Hercules’ makes his MCU debut following a speech from his father, Zeus (Russell Crowe), who butts heads with Thor earlier in the film until the God of Thunder impales Zeus with his own lightning bolt. In the post-credits scene, the camera stays fixed on Zeus as he nurses his wound, wondering bitterly to someone off screen how the gods of ancient myth have found themselves so overshadowed by upstart superheroes. To regain their stature, Zeus commands his son Hercules to bring down Thor. The camera cuts to a buff, armored, and hairy-chested Goldstein, who growls “Yes, father,” with all the simmering rage we’ve come to expect from Goldstein’s “Ted Lasso” performance as begrudgingly retired footballer Roy Kent.

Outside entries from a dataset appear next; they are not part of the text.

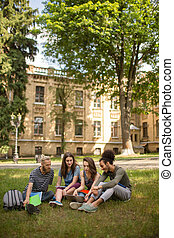 University campus students sitting on grass.
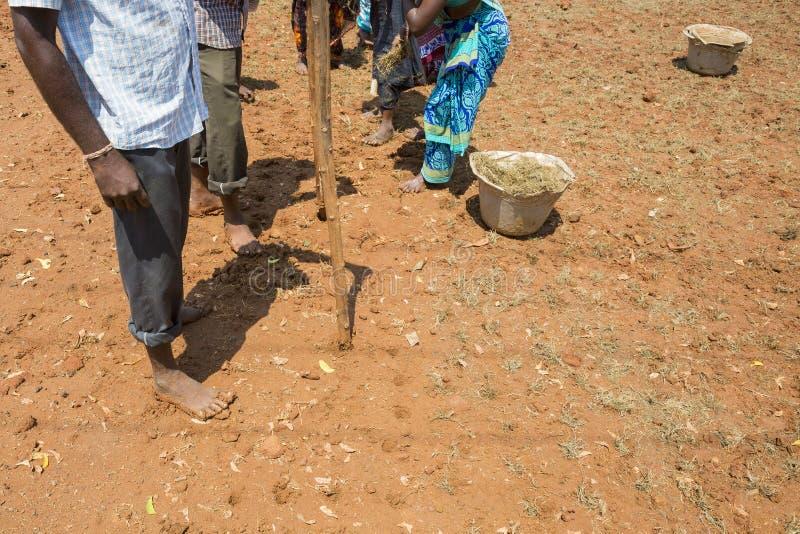 O grupo não identificado de planta dos fazendeiros dos homens das mulheres transplantou a grama para crescer fotos de stock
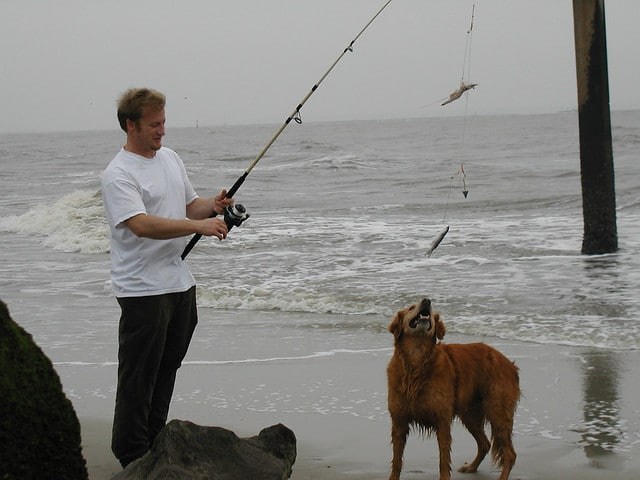 go fishing with golden retriver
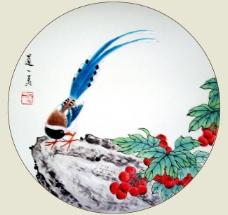 蓝鹊红果图图片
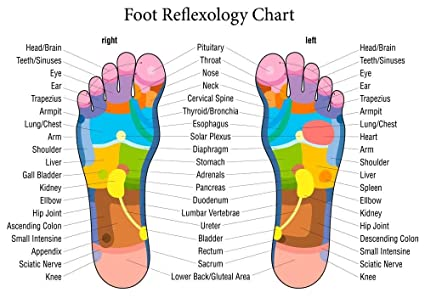 reflexology labeled foot chart diagram holistic health advertising  educational large a1 poster 33in x 23in: amazon co uk: kitchen & home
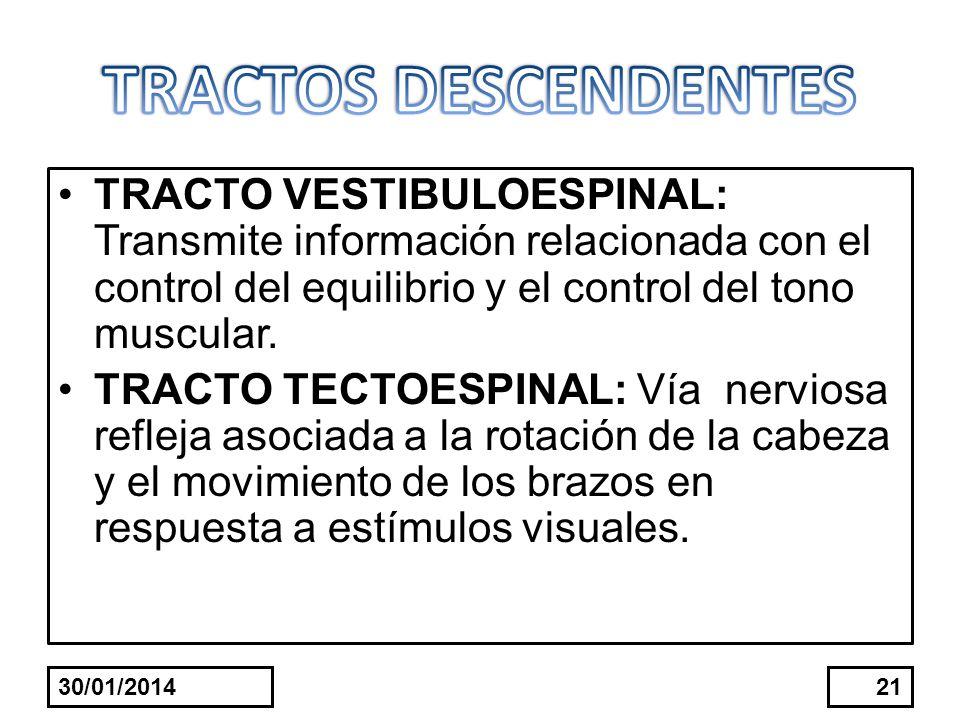TRACTO VESTIBULOESPINAL: Transmite información relacionada con el control del equilibrio y el control del tono muscular. TRACTO TECTOESPINAL: Vía nerv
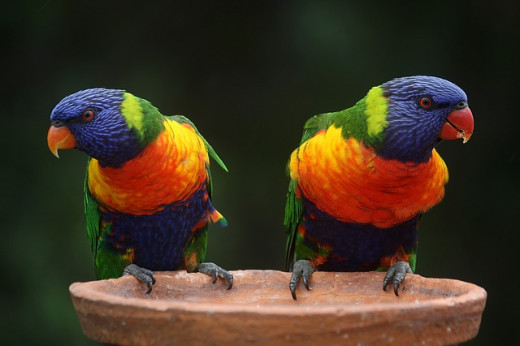 Parrots come in a diverse variety of colors. Did you also know that all gemstones represent a quality? Why not match them up!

As with Styles and Theron, Marvel Studios has yet to indicate when or how Goldstein will appear again in the MCU, but the good money is on these actors co-headlining the respective sequels for the films in which they first appeared. After all, in the comics, Starfox is an Eternal, Clea marries Doctor Strange, and Hercules starts out as a Thor antagonist before the two become friends.
Still, it is a mark of deep confidence (with a healthy pinch of hubris) that Marvel Studios would use these scenes to present new characters without also indicating precisely where those characters are going. In each case, the thrill winds up being more about seeing Styles, Theron, and Goldstein show up in the MCU than whatever those appearances could mean for the larger story, especially as the MCU stretches itself thinner than it’s ever been before. There’s great storytelling potential in Starfox, Clea and Hercules. But with over 25 movies and Disney+ series already on the horizon for Marvel Studios, adding three more major characters to the mix risks exacerbating the complaint that keeping up with the MCU is starting to feel less like fun and more like homework.
Actually, Marvel had planned to initiate this strategy even earlier — with Julia Louis-Dreyfus’ appearance as Valentina Allegra de Fontaine in the post-credits scene of “Black Widow.” That film, of course, was first scheduled to open in May 2020. But the pandemic pushed it to July 2021, leapfrogging it over what was supposed to be Val’s second appearance, on the Disney+ series “The Falcon and the Winter Soldier.” On that show, Val gets a proper introduction, so the excitement of seeing Louis-Dreyfus is matched with a better understanding of the nefarious role she has to play inside the MCU. When Val shows up again in “Black Widow,” commanding Yelena (Florence Pugh) to go after Hawkeye (Jeremy Renner), we’re more interested in what it means for those characters than buzzing off of the surprise of suddenly seeing Louis-Dreyfus in a Marvel movie.
Maybe Marvel Studios has just outgrown the need for post-credits scenes — there’s no need to tease us anymore when we already know it’s all connected. Rituals, however, are hard to break, even after they’re no longer useful.